Senator COATES —Has the Minister for Community Services seen criticism, particularly by State Ministers such as Tasmania's Mr Cleary, that the Federal Government is not doing enough in the field of care for the aged? Will the Minister outline this Government's aged care initiatives and give a breakdown of Commonwealth expenditure on aged care?

Senator Missen —Another Dorothy Dix question, I suppose.

Senator GRIMES —No, Senator Missen is wrong. Yes, I have seen the criticisms that Mr Cleary has made and makes frequently about this Government's approach to aged care or anything else concerned with his area. I accept that that is the sort of thing we have to put up with when someone like Mr Cleary is a Minister in a State like Tasmania. The simple fact is that at present we are trying to negotiate with all the States a home and community care agreement to assist aged people to stay in their homes. We are trying to negotiate a sensible system of nursing home approvals. We have initiated with the Tasmanian Government a system of assessment of people in nursing homes, in Mr Cleary's area in particular. It is not easy, though, to deal with Mr Cleary, as I have said before, or with Mr Cleary's Government, because Mr Cleary cannot make any decisions without having to go to the Premier and get each of those decisions checked by the Premier. He cannot negotiate, in any real sense of the term, unless he has the Premier sitting next to him to check on everything he does. So, there is a bit of delay in trying to develop things like this in Tasmania.

* [DIRECTION A]: Reproduce the records exactly, from the start of the records down to the line containing "corroded metal [184, 70, 238, 173]", leaving out the picture.

* [LISTING]:

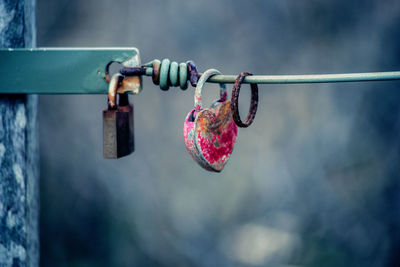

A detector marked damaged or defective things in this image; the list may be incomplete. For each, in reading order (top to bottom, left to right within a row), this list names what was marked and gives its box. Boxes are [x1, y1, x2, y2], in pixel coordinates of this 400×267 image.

rusty padlock [103, 73, 134, 159]
corroded metal [184, 70, 238, 173]
rust [231, 72, 260, 127]
corroded metal [231, 73, 260, 128]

* [DIRECTION B]: Decide whether each statement agrees with the aged care exchange, answering yes or no and quoting the words from it that settle the matter: (i) Senator Coates asks for a breakdown of Commonwealth expenditure on aged care. (ii) Senator Grimes says a home and community care agreement has already been concluded with all the States. (iii) Senator Grimes agrees with Senator Missen's remark.

* [FULL SOLUTION A]:
A detector marked damaged or defective things in this image; the list may be incomplete. For each, in reading order (top to bottom, left to right within a row), this list names what was marked and gives its box. Boxes are [x1, y1, x2, y2], in pixel coordinates of this 400×267 image.

rusty padlock [103, 73, 134, 159]
corroded metal [184, 70, 238, 173]

* [FULL SOLUTION B]:
(i) Yes: "give a breakdown of Commonwealth expenditure on aged care"
(ii) No: "at present we are trying to negotiate with all the States a home and community care agreement"
(iii) No: "No, Senator Missen is wrong."